楽譜係のおしゃべり No.11(1999/8/16 掲載分)

#♭♪ パート譜修正の功罪 ♪♭#

新保 邦明

■是非の判断は作曲者の身になって

 スコアを見ながらCDを聴いていると、書かれている音符がその通りに演奏されていない箇所を見つけて、驚くことがある。また、書かれていない音が当然のように鳴り響いているのを発見することも少なくない。こういうことは、ふだんからよく耳になじんでいる名曲ほど、よく起こる。なぜだろう。版の違いによることもあるが、そうでない場合は、演奏者がパート譜に「お化粧」ないしは「手術」を施しているのがその原因だ。そして、古典的名曲であるほど、それらが常套手段として定着しているケースが多いのである。

 修正が加えられるのは、ほとんどの場合、HrnやTpなどの金管パートだ。金管楽器の「不自由さ」が、バルブシステムの発明で初めて解消したことを考えると、一応うなずけることではある。しかし、だからと言って、どの修正にも正当な理由があるというわけではない。私たちは、各々の場合について作曲者の意図をよく考慮し、必要ならば指揮者ともよく相談した上で、結論を出していくようにしたい。そのための第一歩は、問題箇所をあらかじめよく研究し、自分なりの意見を言えるようにしておくことである。

 マエストロ(藤本氏)に昨年振っていただいた「英雄」と、今度振っていただく「ブラ1」について、いくつかの問題箇所を抽出してみた。以下に述べる内容は私の意見であって、皆さんはそれぞれ別の感じ方をなさっても一向にかまわない。ただ、前に誰かが鉛筆で修正しているからとか、自分の持っているCDではそうなっているから、というような主体性のない態度でお茶を濁すことだけはやめてほしい。その音符を演奏する当事者はもちろんのこと、そうでない人にとっても、自分たちが作る音楽の「性格」を左右する重要な箇所もあるのだ。無関心ではいられないはず……。(各自ご確認いただけることを信じて、譜例は省略)

●ベートーヴェン:交響曲第3番変ホ長調「英雄」

◎1楽章-440〜4のTp。英雄のメロディーが途中からオクターヴ下がっている。当時の楽器あるいは演奏技術では、Hi-Bを正確に吹くのがかなり難しかったのかもしれない。それで、ベートーヴェンはTpの最高音をHi-Aと決めていたようだ。つまりこの箇所は、旋律の頂点で「音域限界」を越えることになるので、仕方なく途中から下げられる運命になったのだ。できるものなら下げずに吹いてほしい、というのが作曲者の本音だったと思われるので、Hi-Bなど日常茶飯事となった今日においては、下げないで自然なメロディーとして演奏するほうが、むしろ正しいような気がするし、ヒロイックな曲想にもふさわしい。

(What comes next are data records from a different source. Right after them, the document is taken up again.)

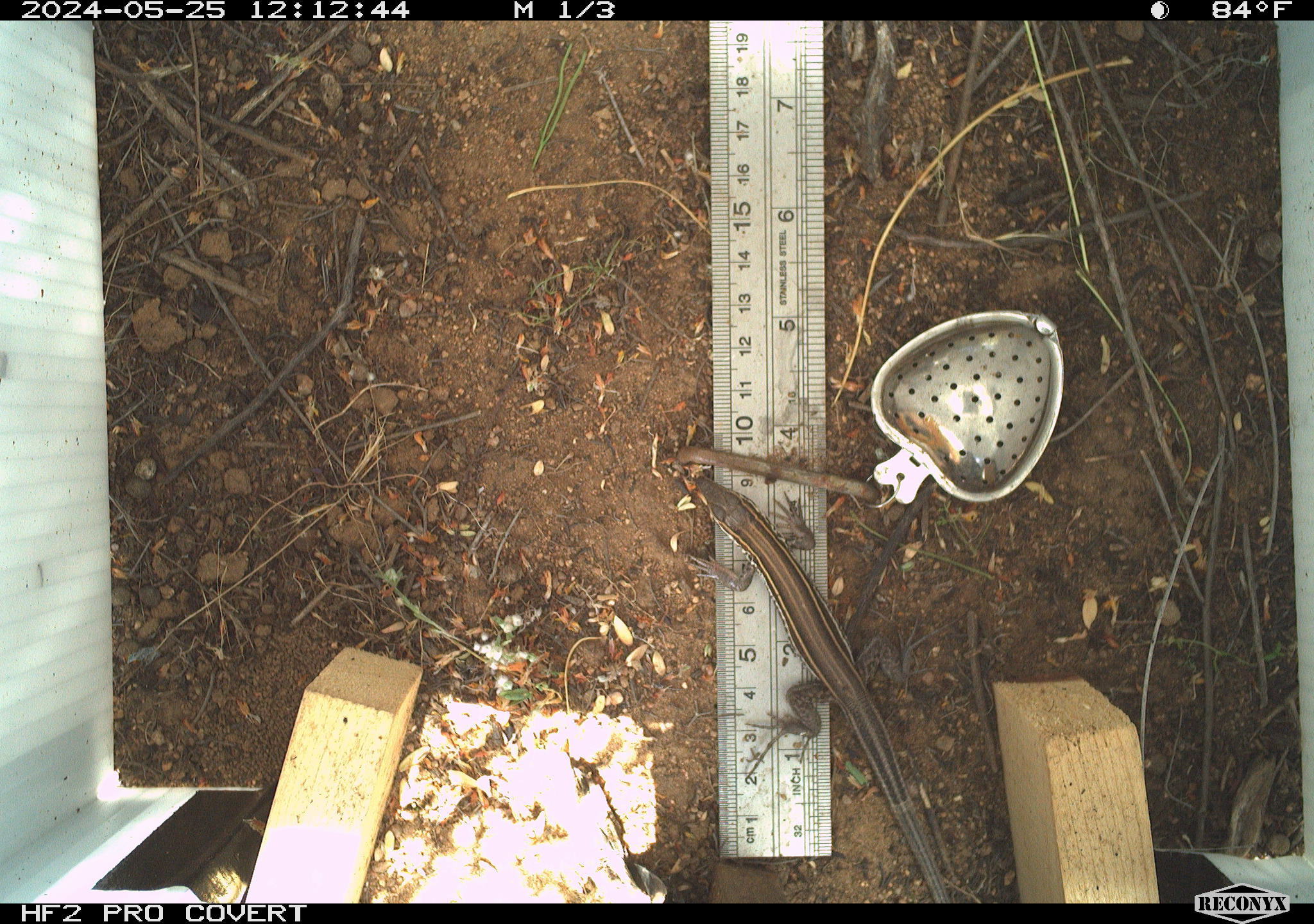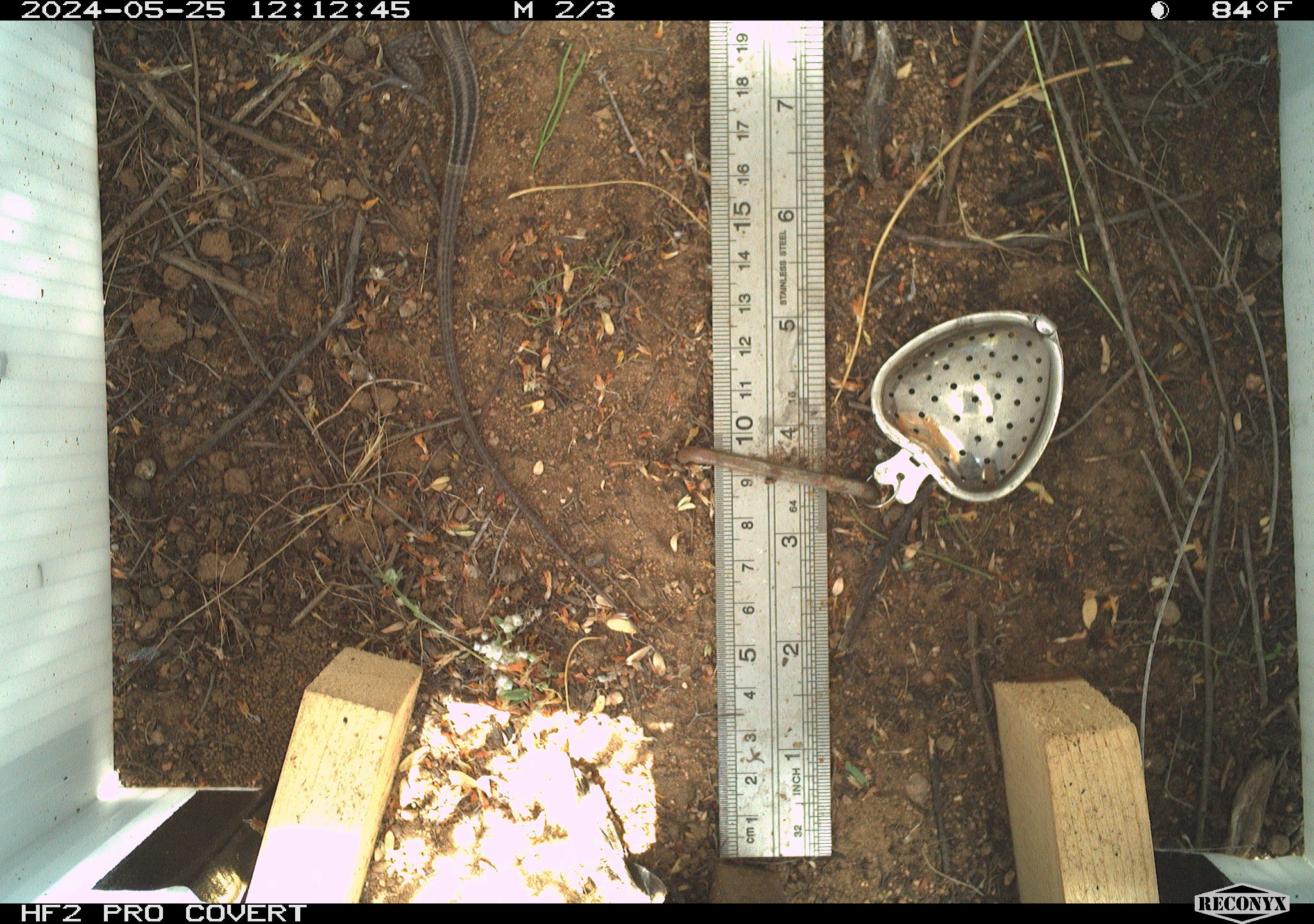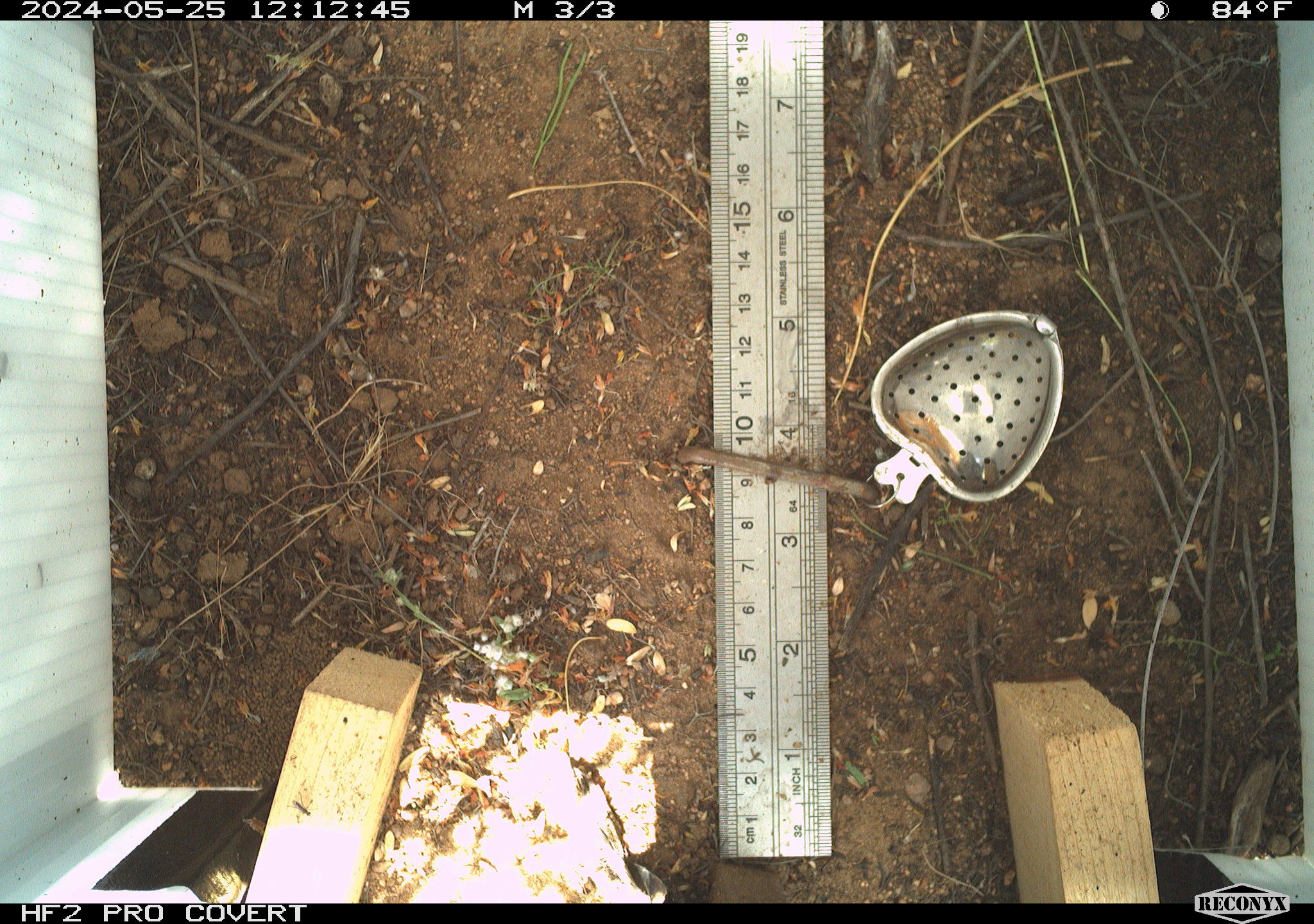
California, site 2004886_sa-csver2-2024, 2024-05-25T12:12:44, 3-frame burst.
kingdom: Animalia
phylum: Chordata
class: Reptilia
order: Squamata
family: Scincidae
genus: Plestiodon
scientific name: Plestiodon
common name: blue-tailed skinks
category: plestiodon species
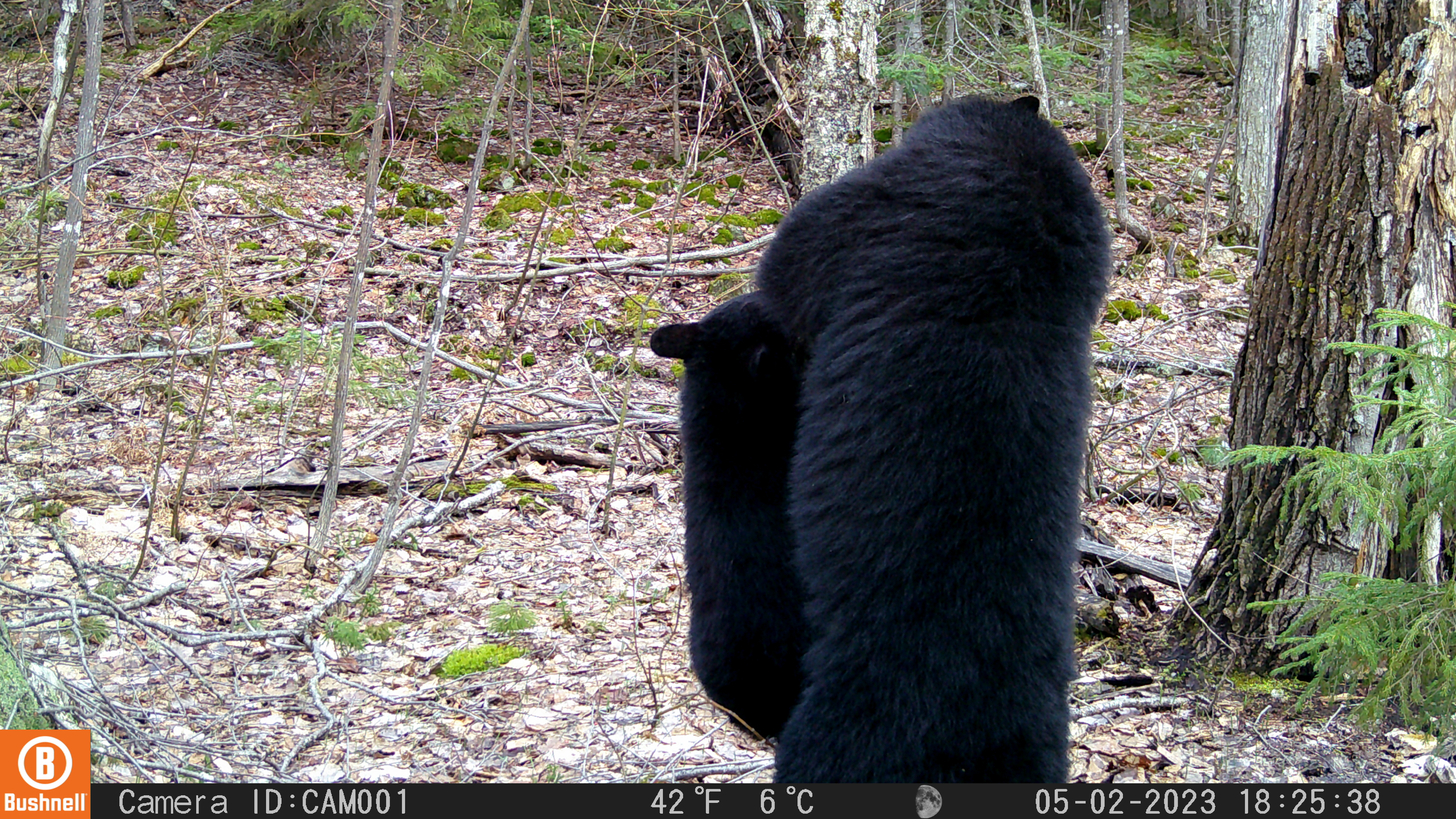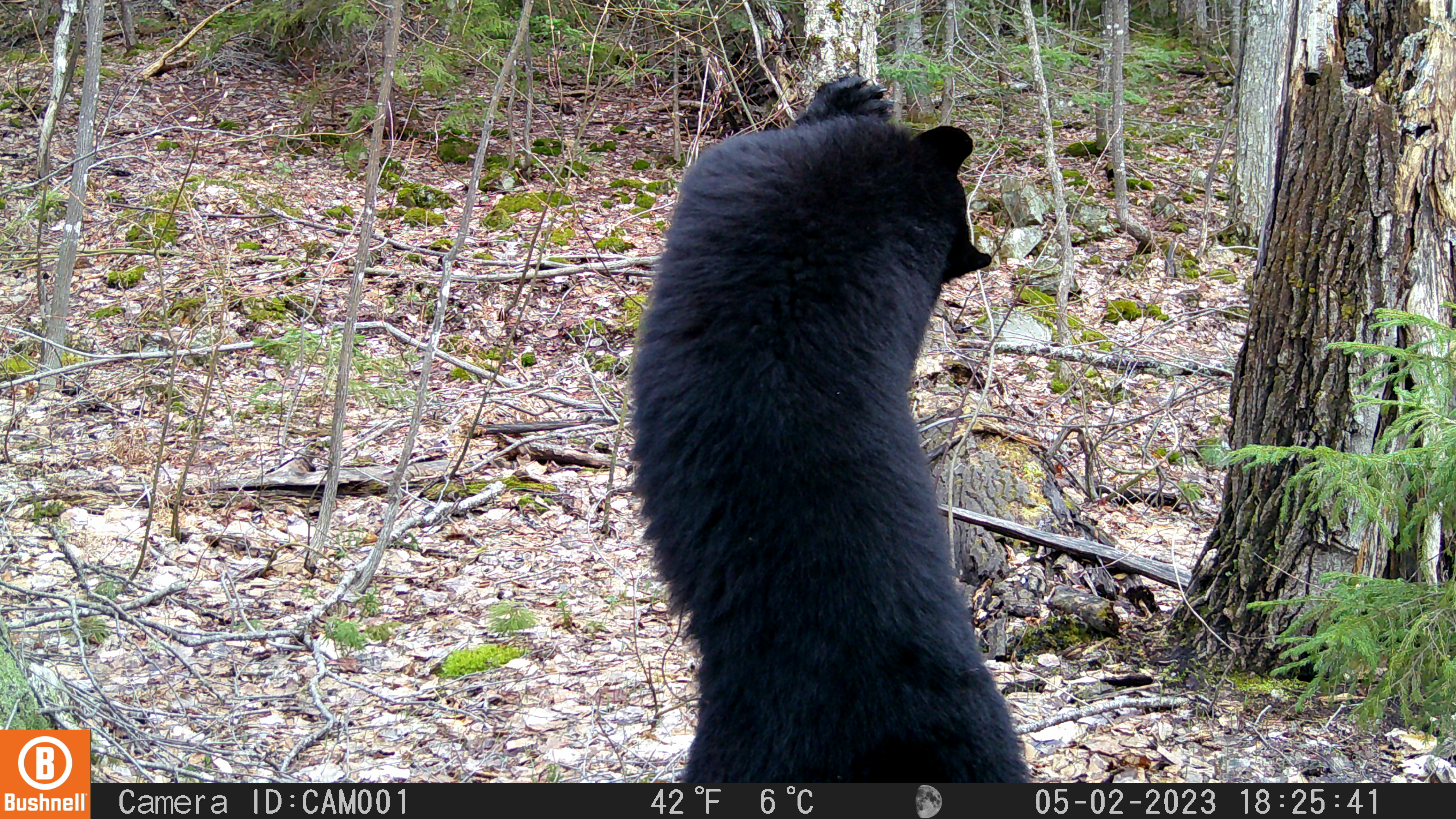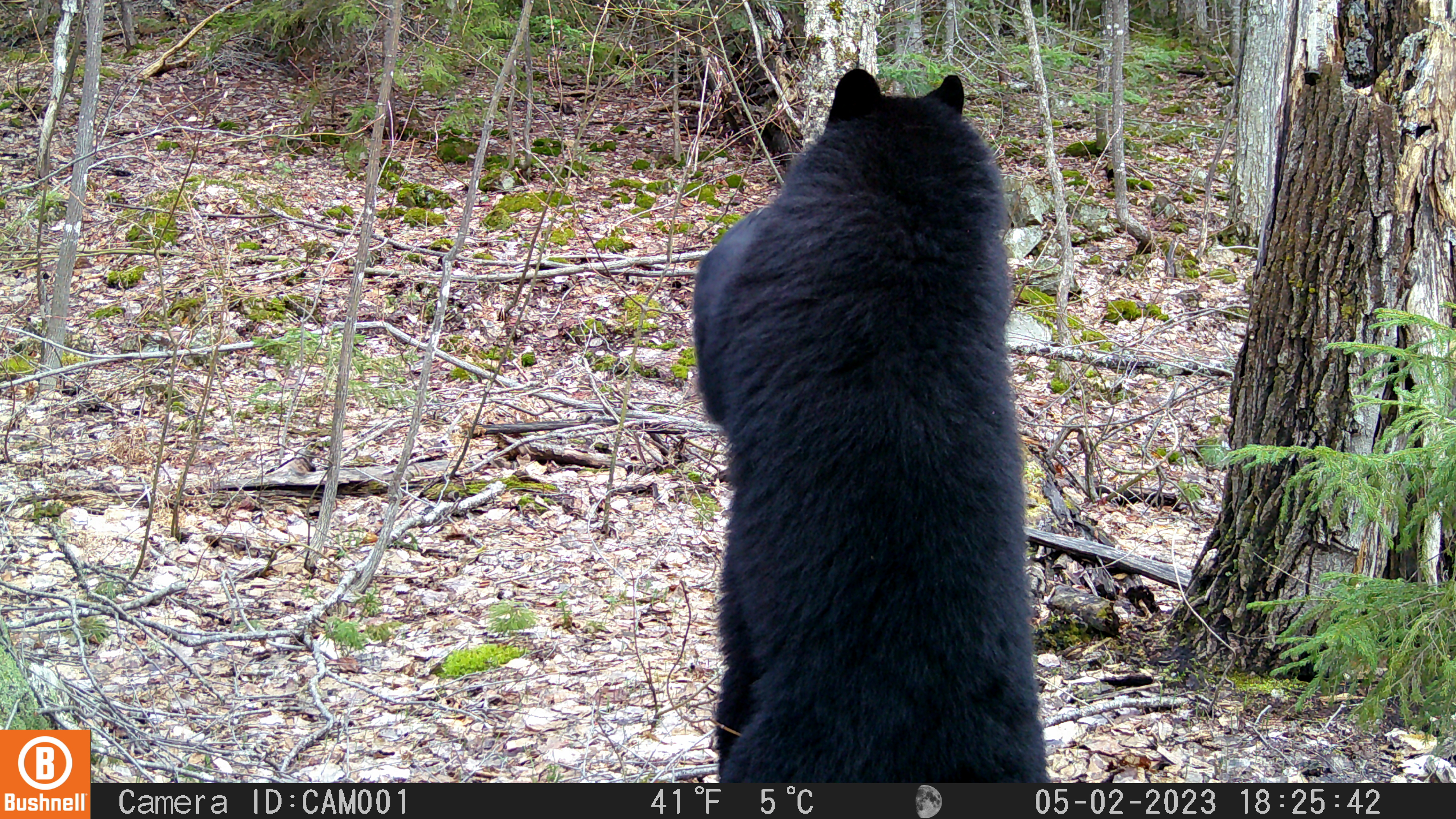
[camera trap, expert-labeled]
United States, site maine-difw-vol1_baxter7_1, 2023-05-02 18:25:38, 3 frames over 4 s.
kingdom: Animalia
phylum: Chordata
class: Mammalia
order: Carnivora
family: Ursidae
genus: Ursus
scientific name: Ursus americanus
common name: black bear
Black bear (Ursus americanus).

◎1楽章-655〜62のTp。英雄のメロディーが途中から忽然と姿を消し、タタタタという同音の刻みになっている。ここでは、前述の箇所と同じ「音域限界」という理由に加えて、楽器の構造上、2nd-Tpが下のレとファを吹けなかったという事情も重なっている。そのために、こんな不可解なオーケストレーションにせざるをえなかったのだろう。したがってここも、前述の箇所と同じ理由から、メロディーを最後まで完全に吹き切るのがよいだろう。

●ブラームス:交響曲第1番ハ短調

◎4楽章-267〜71のHrn。タララターンという音型が4回あるべきところだが、後の2回はタータターンという同音のシンコペーションになっている。4回にするとHi-Cが出てくるためか? いや、Hi-Cは・-392に登場するので、音域限界という理由は成り立たない。ブラームスは何をためらったのだろう。そう思ってスコアをめくってみると、少し後にアルペンホルンのテーマが回想される印象的な部分(4楽章-289〜)があった。そこでの解放感を際立たせるためには、その前でHrnの音色をあまりに目立たせるのは得策でない……彼はそう考えたのかもしれない。実際問題としては、ここを4回ともタララターンとやるのは常識となっていて、いまさらとやかく言う人は少ないのだが、さて、今度の川響はどうする?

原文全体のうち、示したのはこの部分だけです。